PART I
References in this report to “we,” “us”, “our”, “DSAQ” or the “Company” refer to Direct Selling Acquisition Corp. References to our “management” or our “management team” refer to our officers and directors, and references to the “Sponsor” refer to DSAC Partners LLC, a Delaware limited liability company.
ITEM 1. BUSINESS
Introduction
We are a blank check company incorporated on March 9, 2021 as a Delaware corporation and formed for the purpose of effecting a merger, capital stock exchange, asset acquisition, stock purchase, reorganization or similar business combination with one or more businesses. We have neither engaged in any operations nor generated any revenue to date. Based on our business activities, the Company is a “shell company” as defined under the Securities Exchange Act of 1934 (the “Exchange Act”) because we have no operations and nominal assets consisting almost entirely of cash.
On September 28, 2021, we consummated our initial public offering (“Public Offering”) of 23,000,000 units, including the issuance of 3,000,000 units as a result of the underwriters’ full exercise of their over-allotment option. Each unit consists of one share of Class A common stock and one-half of one redeemable warrant. Each whole warrant entitles the holder thereof to purchase one share of Class A common stock at a price of $11.50 per share. The units were sold at an offering price of $10.00 per unit, generating gross proceeds, before expenses, of $230,000,000.

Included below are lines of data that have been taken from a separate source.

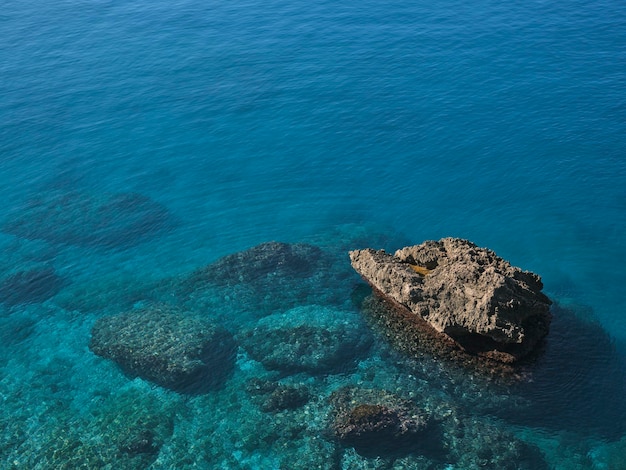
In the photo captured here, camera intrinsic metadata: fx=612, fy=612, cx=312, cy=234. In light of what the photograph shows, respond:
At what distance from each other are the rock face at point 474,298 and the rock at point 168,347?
13.7m

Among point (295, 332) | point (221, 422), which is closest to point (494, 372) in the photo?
point (295, 332)

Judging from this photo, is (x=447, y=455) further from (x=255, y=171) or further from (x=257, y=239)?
(x=255, y=171)

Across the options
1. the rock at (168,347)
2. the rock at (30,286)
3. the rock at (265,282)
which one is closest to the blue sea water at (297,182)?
the rock at (30,286)

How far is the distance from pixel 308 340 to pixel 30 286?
25.6 m

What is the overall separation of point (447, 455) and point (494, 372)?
759 cm

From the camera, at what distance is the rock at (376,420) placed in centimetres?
3744

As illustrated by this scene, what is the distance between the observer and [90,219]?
200 ft

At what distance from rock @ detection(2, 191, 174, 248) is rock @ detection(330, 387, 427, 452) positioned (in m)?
28.9

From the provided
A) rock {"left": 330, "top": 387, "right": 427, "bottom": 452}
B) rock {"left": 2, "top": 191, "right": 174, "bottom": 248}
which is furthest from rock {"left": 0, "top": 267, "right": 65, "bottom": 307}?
rock {"left": 330, "top": 387, "right": 427, "bottom": 452}

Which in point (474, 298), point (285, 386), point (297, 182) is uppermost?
point (474, 298)

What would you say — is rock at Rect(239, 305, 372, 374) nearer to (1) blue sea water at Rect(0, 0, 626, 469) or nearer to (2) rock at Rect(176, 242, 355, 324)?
(1) blue sea water at Rect(0, 0, 626, 469)

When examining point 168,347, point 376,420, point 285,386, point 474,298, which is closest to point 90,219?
point 168,347

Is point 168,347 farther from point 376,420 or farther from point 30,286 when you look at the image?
point 376,420

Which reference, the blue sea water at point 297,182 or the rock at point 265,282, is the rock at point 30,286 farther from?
the rock at point 265,282
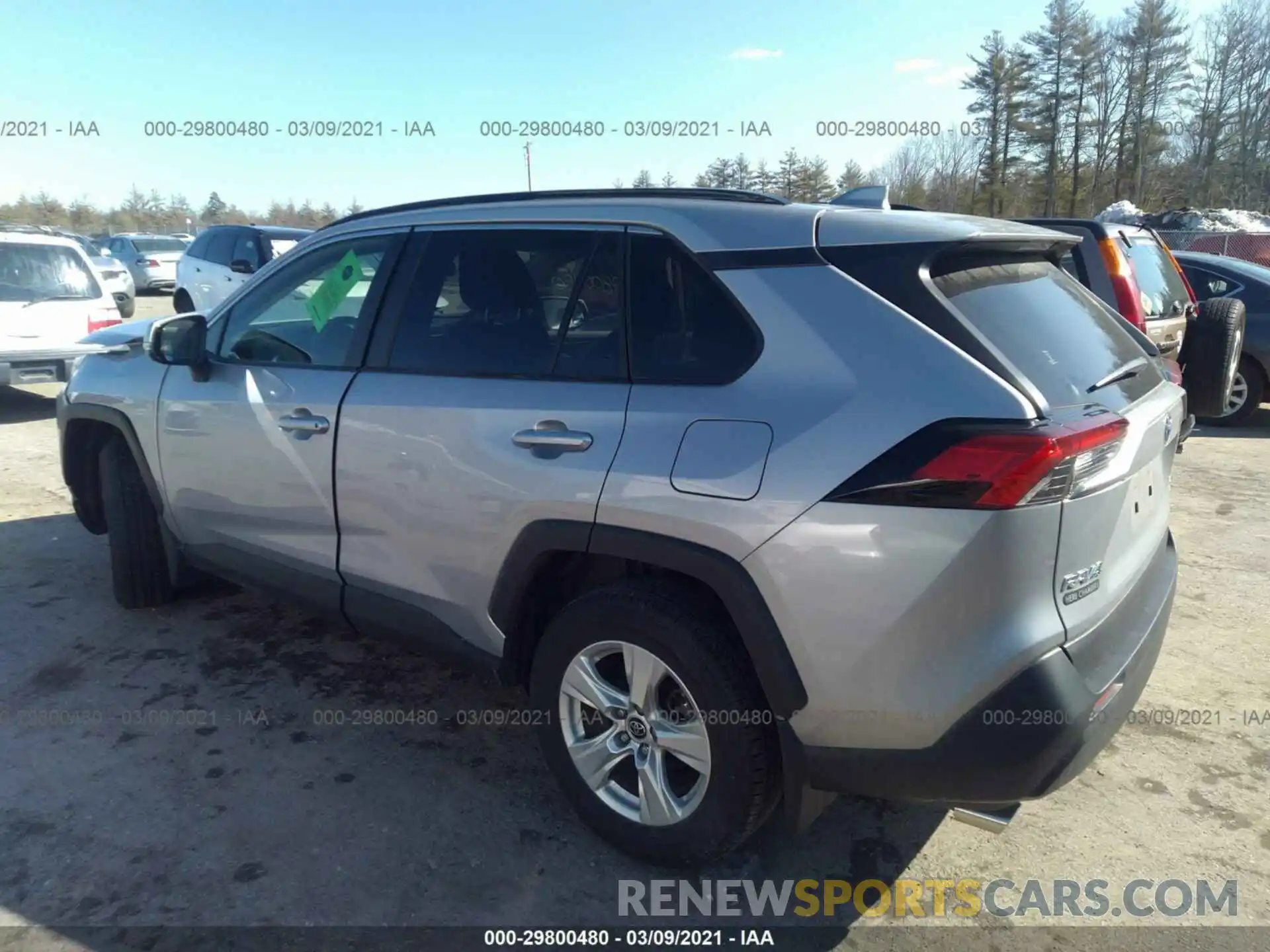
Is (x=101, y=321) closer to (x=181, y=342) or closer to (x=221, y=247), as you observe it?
(x=221, y=247)

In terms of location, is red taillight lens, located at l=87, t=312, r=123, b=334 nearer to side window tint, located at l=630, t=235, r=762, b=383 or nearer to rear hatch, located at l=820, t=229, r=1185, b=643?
side window tint, located at l=630, t=235, r=762, b=383

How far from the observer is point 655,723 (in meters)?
2.58

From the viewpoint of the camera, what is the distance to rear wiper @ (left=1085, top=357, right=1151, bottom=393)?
8.02 ft

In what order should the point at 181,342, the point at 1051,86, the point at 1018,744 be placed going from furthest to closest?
the point at 1051,86 < the point at 181,342 < the point at 1018,744

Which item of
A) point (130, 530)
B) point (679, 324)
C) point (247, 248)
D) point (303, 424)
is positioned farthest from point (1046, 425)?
point (247, 248)

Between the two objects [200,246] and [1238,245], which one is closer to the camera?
[200,246]

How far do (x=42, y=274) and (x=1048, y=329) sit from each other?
10.2 meters

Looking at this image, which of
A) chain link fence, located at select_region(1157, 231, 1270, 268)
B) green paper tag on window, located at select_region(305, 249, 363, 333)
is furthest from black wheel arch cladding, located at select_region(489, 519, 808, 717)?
chain link fence, located at select_region(1157, 231, 1270, 268)

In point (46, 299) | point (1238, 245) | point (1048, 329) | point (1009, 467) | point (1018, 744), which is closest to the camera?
point (1009, 467)

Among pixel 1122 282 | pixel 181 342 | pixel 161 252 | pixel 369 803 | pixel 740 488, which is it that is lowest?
pixel 369 803

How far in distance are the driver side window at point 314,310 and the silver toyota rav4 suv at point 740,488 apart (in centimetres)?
3

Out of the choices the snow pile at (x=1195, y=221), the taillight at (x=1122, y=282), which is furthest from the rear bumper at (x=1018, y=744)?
the snow pile at (x=1195, y=221)

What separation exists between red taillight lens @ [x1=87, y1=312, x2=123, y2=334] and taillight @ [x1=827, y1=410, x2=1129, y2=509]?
929cm

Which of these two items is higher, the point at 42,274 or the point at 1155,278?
the point at 42,274
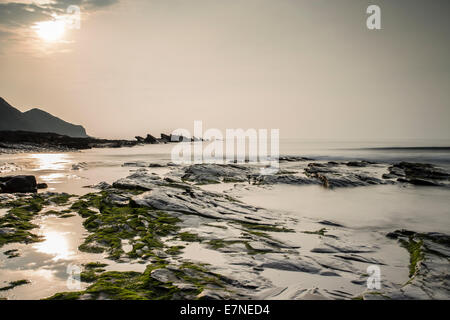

On June 7, 2021, our sponsor purchased an aggregate of 5,750,000 founder shares (“Founder Shares”) for an aggregate purchase price of $25,000, or approximately $0.004 per share. The number of Founder Shares outstanding was determined based on the Company’s expectation that the total size of the Public Offering would be a maximum of 23,000,000 units if the underwriters’ over-allotment option was exercised in full, and therefore that such Founder Shares would represent 20% of the outstanding shares after the Public Offering. Prior to our sponsor’s initial investment of $25,000, the Company had no assets, tangible or intangible.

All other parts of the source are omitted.